Home

The iOS Audio Stack Problem

ios
audio
design

An imperative API to a shared OS service is not the right API design.

The iOS audio stack — AVAudioSession, AVAudioEngine, Audio Units, and friends — still forces developers to micromanage a global mutable singleton that the entire operating system also mutates. We issue command after command, wire nodes manually, observe a dozen notifications, and pray the timing is perfect. The result is fragile code, cryptic crashes, and weeks of debugging that should never have existed in the first place.

The Current Imperative Reality

Apple’s audio APIs expect you to hold a complex mental model of the system’s hidden state at all times. You must:

  • Configure the shared AVAudioSession
  • Activate/deactivate it at the right moments
  • Manually build and maintain an AVAudioEngine node graph
  • React to every interruption, route change, and media server reset yourself

Here’s what a simple mic → speaker passthrough looks like today.

// 1. Imperative session setup
let session = AVAudioSession.sharedInstance()
do {
    try session.setCategory(.playAndRecord,
                          mode: .default,
                          options: [.defaultToSpeaker, .allowBluetooth])
    try session.setActive(true)
} catch {
    // Good luck
}

// 2. Engine and manual wiring
let engine = AVAudioEngine()
let input = engine.inputNode
let output = engine.outputNode

let format = input.inputFormat(forBus: 0)
engine.connect(input, to: output, format: format)

// 3. Optional tap for processing
input.installTap(onBus: 0, bufferSize: 1024, format: format) { buffer, time in
    // Process microphone data
}

// 4. Start and hope nothing breaks
try engine.start()

* **Data**:
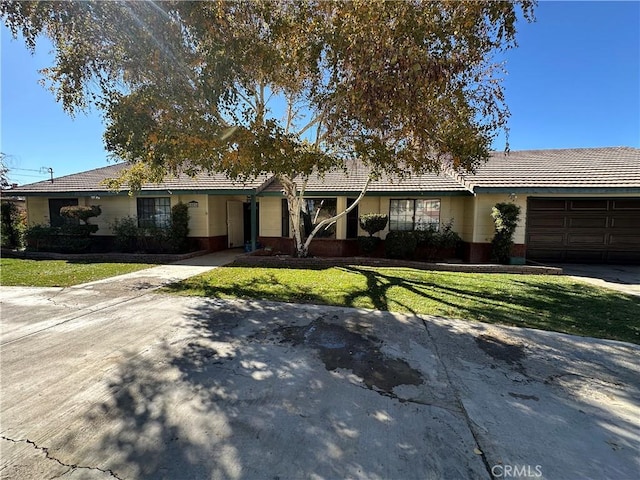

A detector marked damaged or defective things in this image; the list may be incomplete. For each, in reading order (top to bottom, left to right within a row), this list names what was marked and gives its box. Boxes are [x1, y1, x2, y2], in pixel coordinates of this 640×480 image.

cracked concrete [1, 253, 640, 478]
---
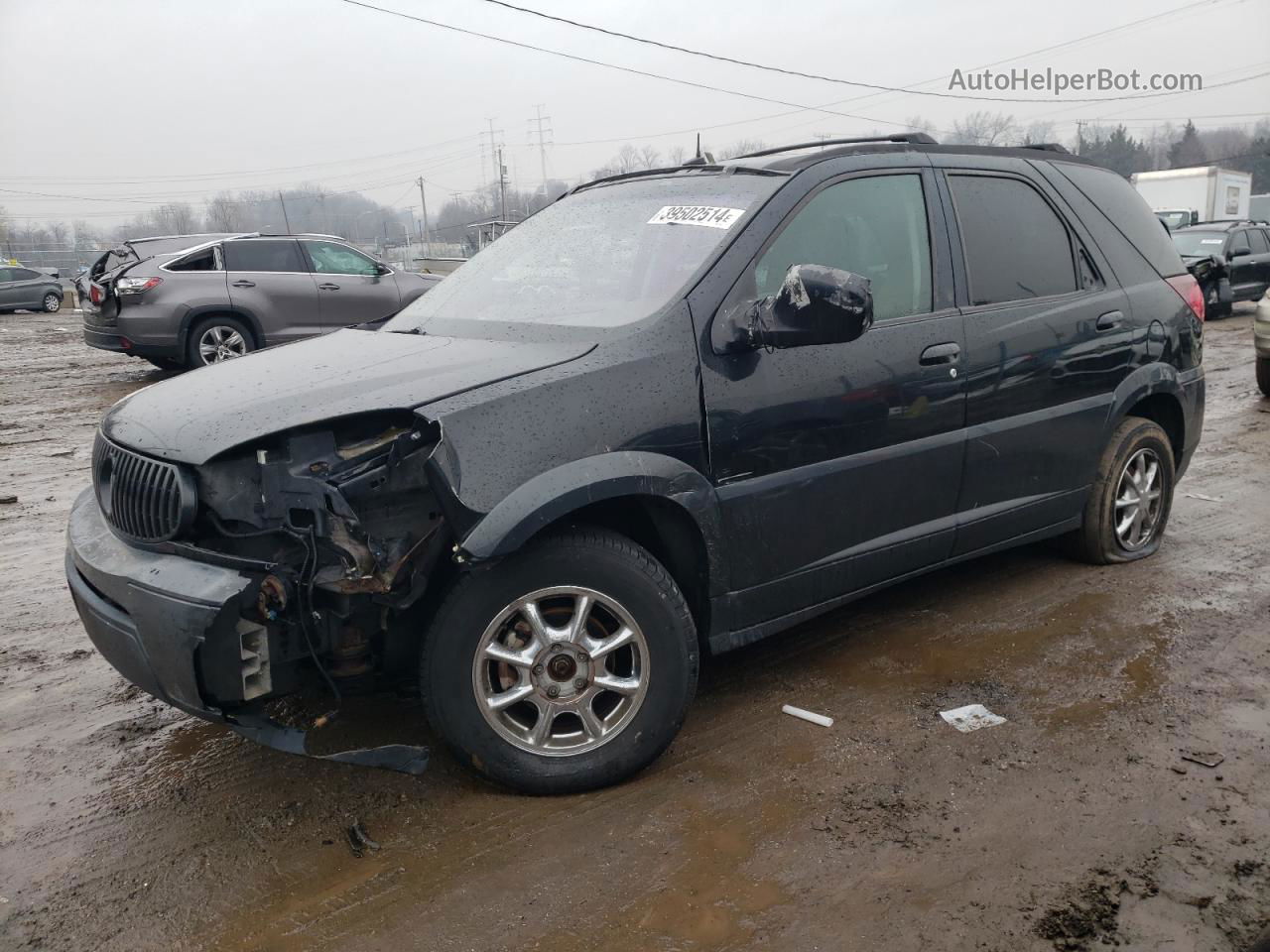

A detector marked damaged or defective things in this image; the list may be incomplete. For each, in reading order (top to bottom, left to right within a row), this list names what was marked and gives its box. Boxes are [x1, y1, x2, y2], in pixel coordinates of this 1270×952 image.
==
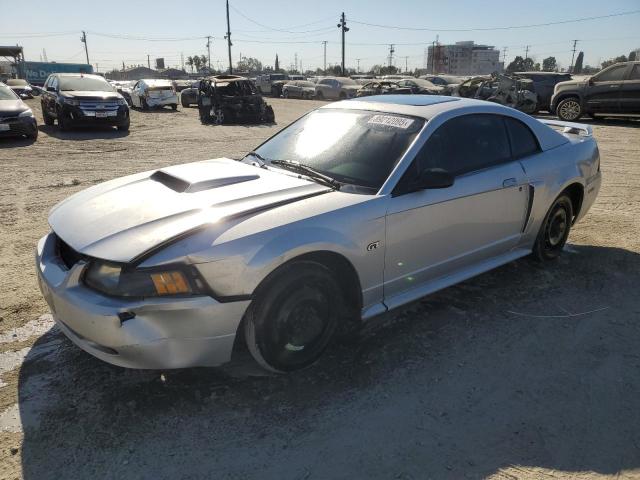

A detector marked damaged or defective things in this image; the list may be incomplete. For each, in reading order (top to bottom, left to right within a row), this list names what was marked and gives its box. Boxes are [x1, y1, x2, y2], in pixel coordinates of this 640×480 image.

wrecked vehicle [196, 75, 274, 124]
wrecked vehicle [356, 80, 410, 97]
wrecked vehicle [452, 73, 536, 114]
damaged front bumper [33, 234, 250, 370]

* **What you will do**:
**a.** Please rewrite the paragraph of the iOS audio stack article that begins "The iOS audio stack — AVAudioSession" in fewer words, keeping its main facts.
**b.** Output a passage from the iOS audio stack article word for word, starting at the words "try session.setActive(true)" and stopping after "output, format: format)".
The material above is separate from the article on the iOS audio stack.

* **The solutions**:
**a.** The iOS audio stack (AVAudioSession, AVAudioEngine, Audio Units and related APIs) makes developers micromanage a global mutable singleton that the operating system also changes. Developers issue command after command, wire nodes by hand, observe many notifications and depend on perfect timing. This leads to fragile code, cryptic crashes and weeks of debugging that should never have been needed.

**b.**
try session.setActive(true)
} catch {
    // Good luck
}

// 2. Engine and manual wiring
let engine = AVAudioEngine()
let input = engine.inputNode
let output = engine.outputNode

let format = input.inputFormat(forBus: 0)
engine.connect(input, to: output, format: format)